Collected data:
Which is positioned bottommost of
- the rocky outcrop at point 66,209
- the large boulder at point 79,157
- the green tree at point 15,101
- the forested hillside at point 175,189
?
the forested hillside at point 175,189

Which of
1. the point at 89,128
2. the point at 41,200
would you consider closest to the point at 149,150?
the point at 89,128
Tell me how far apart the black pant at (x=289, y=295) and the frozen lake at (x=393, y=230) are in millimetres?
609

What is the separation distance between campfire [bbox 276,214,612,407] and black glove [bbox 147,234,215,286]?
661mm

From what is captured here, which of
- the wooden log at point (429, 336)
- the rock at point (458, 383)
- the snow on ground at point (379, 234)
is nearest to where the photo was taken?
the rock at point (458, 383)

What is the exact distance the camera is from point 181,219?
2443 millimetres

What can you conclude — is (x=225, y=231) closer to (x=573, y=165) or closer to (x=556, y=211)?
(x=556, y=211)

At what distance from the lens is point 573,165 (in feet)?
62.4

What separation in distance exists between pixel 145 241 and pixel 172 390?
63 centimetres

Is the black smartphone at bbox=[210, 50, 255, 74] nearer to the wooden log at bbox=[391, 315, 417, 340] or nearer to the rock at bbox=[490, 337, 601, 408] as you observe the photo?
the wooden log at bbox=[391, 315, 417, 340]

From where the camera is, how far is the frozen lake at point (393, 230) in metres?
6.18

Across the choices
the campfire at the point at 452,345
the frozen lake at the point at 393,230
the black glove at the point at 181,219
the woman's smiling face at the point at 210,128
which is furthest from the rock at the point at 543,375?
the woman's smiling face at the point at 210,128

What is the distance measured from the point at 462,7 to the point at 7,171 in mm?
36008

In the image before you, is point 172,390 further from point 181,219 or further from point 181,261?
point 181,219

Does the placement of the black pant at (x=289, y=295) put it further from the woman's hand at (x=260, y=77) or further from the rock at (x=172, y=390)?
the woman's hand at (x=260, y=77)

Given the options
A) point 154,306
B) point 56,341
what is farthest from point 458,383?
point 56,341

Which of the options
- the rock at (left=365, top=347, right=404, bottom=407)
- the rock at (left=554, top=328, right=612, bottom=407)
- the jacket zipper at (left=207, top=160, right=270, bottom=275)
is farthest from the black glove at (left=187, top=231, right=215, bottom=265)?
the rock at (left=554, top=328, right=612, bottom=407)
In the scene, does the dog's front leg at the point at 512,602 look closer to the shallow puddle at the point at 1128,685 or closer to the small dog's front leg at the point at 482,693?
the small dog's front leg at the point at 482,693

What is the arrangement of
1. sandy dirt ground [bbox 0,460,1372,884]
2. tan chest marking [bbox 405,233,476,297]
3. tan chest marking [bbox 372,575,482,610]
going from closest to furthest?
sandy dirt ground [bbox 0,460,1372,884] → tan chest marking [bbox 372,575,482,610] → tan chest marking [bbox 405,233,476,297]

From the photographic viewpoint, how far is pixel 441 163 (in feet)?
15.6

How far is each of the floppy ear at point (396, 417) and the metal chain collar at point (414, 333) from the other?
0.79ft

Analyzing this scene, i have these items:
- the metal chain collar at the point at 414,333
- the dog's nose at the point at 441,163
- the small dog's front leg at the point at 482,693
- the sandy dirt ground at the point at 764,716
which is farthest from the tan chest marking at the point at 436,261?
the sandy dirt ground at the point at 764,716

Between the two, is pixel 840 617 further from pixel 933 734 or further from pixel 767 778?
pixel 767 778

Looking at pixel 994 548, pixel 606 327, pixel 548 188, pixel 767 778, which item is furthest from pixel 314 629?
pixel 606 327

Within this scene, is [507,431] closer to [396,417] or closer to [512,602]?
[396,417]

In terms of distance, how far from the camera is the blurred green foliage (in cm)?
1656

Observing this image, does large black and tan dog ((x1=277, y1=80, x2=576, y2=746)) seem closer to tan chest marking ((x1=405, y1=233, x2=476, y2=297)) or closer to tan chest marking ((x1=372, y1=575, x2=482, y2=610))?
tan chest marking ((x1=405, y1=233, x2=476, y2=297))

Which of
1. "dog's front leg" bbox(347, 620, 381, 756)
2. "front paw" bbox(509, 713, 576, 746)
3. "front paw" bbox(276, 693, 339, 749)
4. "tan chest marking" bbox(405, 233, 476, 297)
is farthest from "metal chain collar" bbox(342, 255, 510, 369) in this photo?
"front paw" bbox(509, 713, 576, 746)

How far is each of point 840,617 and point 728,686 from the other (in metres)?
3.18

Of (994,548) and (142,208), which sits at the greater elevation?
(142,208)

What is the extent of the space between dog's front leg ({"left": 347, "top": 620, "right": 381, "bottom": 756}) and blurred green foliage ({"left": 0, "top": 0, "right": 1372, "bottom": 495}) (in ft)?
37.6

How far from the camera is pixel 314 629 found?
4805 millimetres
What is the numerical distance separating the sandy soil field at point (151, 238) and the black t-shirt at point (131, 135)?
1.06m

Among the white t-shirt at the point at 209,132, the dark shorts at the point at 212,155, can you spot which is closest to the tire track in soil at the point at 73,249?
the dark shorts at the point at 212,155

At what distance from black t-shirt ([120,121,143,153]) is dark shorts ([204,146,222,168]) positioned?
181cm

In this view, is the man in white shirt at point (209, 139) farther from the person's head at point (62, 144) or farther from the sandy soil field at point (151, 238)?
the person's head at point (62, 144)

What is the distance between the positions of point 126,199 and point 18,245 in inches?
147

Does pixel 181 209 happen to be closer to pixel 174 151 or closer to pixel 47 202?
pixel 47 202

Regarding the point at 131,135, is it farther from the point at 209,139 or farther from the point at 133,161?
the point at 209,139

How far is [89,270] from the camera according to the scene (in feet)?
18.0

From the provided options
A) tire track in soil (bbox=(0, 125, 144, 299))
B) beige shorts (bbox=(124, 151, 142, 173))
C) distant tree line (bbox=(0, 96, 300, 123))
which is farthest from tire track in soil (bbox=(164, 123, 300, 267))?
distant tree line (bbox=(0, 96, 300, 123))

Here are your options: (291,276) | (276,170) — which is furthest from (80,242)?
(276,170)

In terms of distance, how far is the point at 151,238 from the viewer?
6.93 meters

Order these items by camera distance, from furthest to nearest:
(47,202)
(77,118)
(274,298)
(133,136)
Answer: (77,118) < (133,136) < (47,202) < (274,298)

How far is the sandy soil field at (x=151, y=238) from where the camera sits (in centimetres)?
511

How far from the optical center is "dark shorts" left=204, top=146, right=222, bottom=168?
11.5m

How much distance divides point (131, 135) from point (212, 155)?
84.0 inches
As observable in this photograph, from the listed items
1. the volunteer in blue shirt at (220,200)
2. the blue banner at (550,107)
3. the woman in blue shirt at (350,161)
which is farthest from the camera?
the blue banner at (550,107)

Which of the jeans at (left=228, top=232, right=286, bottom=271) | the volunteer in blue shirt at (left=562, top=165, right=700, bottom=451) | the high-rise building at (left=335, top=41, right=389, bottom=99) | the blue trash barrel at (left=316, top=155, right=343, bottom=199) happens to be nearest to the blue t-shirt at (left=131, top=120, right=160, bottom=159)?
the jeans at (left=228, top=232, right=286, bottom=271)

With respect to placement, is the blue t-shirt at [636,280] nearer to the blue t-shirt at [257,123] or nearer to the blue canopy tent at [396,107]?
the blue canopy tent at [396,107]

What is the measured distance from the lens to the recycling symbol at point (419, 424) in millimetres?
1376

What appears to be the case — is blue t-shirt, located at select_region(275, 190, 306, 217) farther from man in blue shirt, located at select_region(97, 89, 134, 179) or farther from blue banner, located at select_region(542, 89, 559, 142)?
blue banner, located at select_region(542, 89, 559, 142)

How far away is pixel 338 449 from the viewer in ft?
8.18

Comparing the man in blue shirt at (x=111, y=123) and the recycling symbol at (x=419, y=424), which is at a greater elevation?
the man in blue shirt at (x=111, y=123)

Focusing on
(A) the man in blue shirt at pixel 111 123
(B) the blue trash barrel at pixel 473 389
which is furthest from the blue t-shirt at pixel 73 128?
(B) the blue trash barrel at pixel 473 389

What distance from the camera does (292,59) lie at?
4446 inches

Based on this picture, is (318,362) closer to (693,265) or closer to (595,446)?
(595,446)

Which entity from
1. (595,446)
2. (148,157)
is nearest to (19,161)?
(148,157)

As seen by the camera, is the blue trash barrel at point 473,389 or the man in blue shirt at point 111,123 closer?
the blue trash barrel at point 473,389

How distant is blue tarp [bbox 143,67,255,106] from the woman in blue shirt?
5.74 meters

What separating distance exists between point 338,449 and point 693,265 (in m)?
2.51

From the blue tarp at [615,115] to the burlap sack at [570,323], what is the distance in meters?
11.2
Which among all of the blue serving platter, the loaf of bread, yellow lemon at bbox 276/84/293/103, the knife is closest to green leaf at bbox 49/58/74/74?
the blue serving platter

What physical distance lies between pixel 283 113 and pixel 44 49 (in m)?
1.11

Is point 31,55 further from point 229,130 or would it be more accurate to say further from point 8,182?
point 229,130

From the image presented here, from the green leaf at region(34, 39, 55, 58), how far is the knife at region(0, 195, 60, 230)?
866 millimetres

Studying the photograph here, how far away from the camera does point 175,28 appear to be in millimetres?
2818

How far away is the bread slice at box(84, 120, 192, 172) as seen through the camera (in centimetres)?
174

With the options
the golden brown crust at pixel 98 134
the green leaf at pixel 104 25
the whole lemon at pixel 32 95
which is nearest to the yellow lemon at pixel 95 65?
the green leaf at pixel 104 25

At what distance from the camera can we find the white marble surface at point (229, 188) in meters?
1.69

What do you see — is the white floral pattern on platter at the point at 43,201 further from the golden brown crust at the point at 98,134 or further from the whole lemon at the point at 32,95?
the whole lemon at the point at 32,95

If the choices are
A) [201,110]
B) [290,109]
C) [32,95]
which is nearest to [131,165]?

▶ Description of the task
Please quote the lines of the records word for word, beginning at the line that contains "At what distance from the lens" and stopping after the line that contains "63 centimetres".

▶ Written answer
At what distance from the lens is point 573,165 (in feet)?
62.4

What separation in distance exists between pixel 145 241 and pixel 172 390?
63 centimetres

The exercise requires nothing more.